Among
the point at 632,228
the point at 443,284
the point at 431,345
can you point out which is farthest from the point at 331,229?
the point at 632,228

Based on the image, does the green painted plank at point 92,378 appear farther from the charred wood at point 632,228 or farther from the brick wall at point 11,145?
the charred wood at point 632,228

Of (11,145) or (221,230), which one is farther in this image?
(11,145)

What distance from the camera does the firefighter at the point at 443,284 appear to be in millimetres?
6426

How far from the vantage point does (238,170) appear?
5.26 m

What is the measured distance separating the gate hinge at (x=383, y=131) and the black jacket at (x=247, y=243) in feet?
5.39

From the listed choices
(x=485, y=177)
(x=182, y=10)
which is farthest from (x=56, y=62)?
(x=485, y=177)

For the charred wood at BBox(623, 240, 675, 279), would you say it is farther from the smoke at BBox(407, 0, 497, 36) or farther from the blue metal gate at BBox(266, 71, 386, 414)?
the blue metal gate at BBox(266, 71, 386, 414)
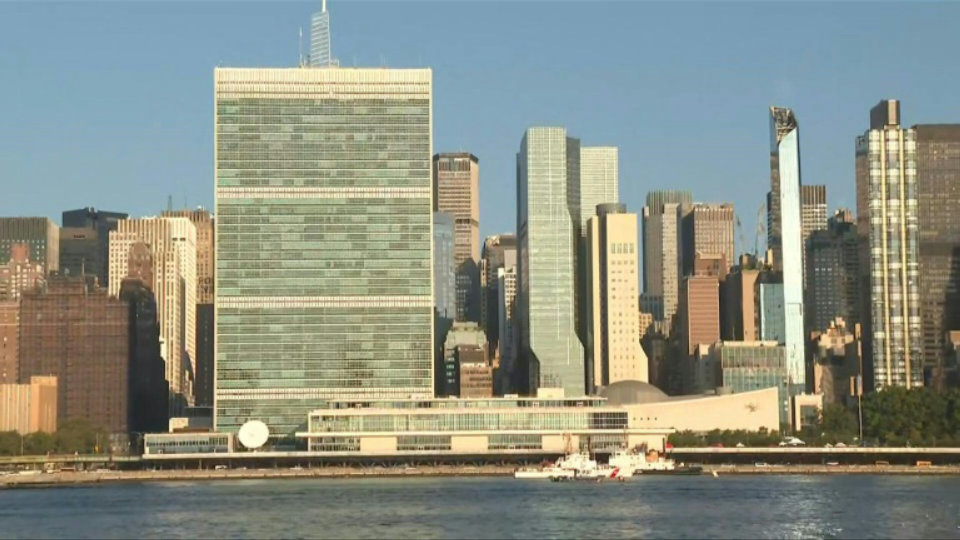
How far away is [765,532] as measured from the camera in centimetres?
14925

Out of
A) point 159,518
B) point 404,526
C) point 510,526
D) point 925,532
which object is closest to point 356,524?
point 404,526

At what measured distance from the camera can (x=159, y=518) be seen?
174 meters

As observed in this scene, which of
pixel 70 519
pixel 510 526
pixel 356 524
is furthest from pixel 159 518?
pixel 510 526

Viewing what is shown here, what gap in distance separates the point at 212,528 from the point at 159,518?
1782 cm

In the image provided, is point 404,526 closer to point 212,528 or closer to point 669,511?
point 212,528

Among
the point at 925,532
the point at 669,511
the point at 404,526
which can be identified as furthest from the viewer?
the point at 669,511

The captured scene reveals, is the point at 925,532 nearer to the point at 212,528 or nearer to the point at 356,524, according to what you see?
the point at 356,524

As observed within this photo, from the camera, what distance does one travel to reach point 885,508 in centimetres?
17675

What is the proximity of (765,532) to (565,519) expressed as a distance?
73.7 ft

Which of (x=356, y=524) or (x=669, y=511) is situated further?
(x=669, y=511)

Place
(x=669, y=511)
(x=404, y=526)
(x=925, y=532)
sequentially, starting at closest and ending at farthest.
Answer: (x=925, y=532), (x=404, y=526), (x=669, y=511)

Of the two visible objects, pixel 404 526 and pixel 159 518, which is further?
pixel 159 518

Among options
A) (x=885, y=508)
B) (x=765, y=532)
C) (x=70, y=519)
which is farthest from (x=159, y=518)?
(x=885, y=508)

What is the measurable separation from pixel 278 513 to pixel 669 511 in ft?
132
========================================================================
# GOAL OF THE EXERCISE:
Leave out the pictures and transcribe everything else exactly.

# SOLUTION TO THIS PROBLEM:
Among
the point at 632,228
the point at 443,284
the point at 431,345
can you point out which is farthest from the point at 331,229?
the point at 632,228

Based on the image, does the green painted plank at point 92,378 appear farther from the charred wood at point 632,228 or farther from the brick wall at point 11,145?
the charred wood at point 632,228

Of (11,145) or (221,230), which one is farther in this image?
(11,145)

What distance from the camera does the firefighter at the point at 443,284 appear to be in millimetres?
6426

How far from the vantage point does (238,170) appear?
5.26 m

What is the measured distance separating the gate hinge at (x=383, y=131) and the black jacket at (x=247, y=243) in feet?
5.39

From the listed choices
(x=485, y=177)
(x=182, y=10)
which is farthest from (x=56, y=62)?
(x=485, y=177)

For the charred wood at BBox(623, 240, 675, 279), would you say it is farther from the smoke at BBox(407, 0, 497, 36) or farther from the blue metal gate at BBox(266, 71, 386, 414)?
the blue metal gate at BBox(266, 71, 386, 414)
How far away is [765,532] as measured from the camera in centimetres?
14925

Out of
A) point 159,518
B) point 404,526
C) point 510,526
D) point 925,532
which object is closest to point 356,524?
point 404,526

At what measured distance from the camera can (x=159, y=518) be seen?
174 meters

As observed in this scene, which of
pixel 70 519
pixel 510 526
pixel 356 524
is furthest from pixel 159 518?
pixel 510 526

Viewing what is shown here, what gap in distance separates the point at 212,528 from the point at 159,518?
1782 cm

In the image provided, is point 404,526 closer to point 212,528 or closer to point 669,511?
point 212,528

Among
the point at 925,532
the point at 669,511
the point at 404,526
which can be identified as furthest from the viewer?
the point at 669,511

The captured scene reveals, is the point at 925,532 nearer to the point at 212,528 or nearer to the point at 356,524, according to what you see?
the point at 356,524

As observed within this photo, from the camera, what distance does one travel to reach point 885,508 in centimetres?
17675

What is the proximity of (765,532) to (565,519) expressed as a distance?
73.7 ft

Which of (x=356, y=524) or (x=669, y=511) is situated further?
(x=669, y=511)

Place
(x=669, y=511)
(x=404, y=526)
(x=925, y=532)
sequentially, starting at closest and ending at farthest.
Answer: (x=925, y=532), (x=404, y=526), (x=669, y=511)

Of the two visible objects, pixel 404 526 and pixel 159 518, which is further?
pixel 159 518

Among options
A) (x=885, y=508)
B) (x=765, y=532)
C) (x=70, y=519)
which is farthest from (x=159, y=518)?
(x=885, y=508)

What is the measurable separation from pixel 278 513 to pixel 669 511 in ft?
132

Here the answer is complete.